#### CONSIGNE
Recopiez les lignes à partir de celle qui contient « Does the boar's » et jusqu'à celle qui contient « Give the furthest-to-closest » incluse, en remplaçant « bush » par « shrub » et sans rien modifier d'autre.

**********

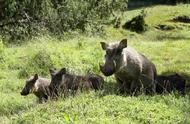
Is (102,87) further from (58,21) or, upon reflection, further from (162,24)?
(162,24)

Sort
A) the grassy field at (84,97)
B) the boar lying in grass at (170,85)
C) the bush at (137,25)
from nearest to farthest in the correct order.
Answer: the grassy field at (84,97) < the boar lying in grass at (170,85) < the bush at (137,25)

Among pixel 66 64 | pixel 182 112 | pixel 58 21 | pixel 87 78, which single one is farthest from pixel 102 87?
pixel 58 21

**********

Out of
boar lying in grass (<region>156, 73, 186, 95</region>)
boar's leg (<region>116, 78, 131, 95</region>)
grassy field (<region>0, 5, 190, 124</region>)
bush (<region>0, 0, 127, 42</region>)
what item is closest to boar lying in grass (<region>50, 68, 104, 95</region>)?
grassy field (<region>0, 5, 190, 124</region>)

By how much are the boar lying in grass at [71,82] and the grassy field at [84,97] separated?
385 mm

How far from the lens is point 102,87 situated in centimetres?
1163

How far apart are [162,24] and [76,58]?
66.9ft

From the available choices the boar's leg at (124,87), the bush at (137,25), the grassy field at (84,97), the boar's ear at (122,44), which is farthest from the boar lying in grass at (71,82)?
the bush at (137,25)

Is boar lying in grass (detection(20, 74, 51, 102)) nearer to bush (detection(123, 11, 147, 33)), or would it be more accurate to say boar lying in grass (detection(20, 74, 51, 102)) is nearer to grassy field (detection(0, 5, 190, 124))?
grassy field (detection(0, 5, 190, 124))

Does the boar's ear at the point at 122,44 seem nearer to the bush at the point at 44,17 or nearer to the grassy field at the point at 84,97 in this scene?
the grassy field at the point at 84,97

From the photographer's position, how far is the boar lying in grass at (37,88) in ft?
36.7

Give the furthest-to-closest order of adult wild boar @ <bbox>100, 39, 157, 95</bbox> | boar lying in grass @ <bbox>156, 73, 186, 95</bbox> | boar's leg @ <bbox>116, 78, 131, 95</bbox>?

**********

#### RÉPONSE FINALE
Does the boar's ear at the point at 122,44 seem nearer to the shrub at the point at 44,17 or nearer to the grassy field at the point at 84,97 in this scene?
the grassy field at the point at 84,97

From the photographer's position, how far is the boar lying in grass at (37,88) in ft?
36.7

Give the furthest-to-closest order of adult wild boar @ <bbox>100, 39, 157, 95</bbox> | boar lying in grass @ <bbox>156, 73, 186, 95</bbox> | boar's leg @ <bbox>116, 78, 131, 95</bbox>?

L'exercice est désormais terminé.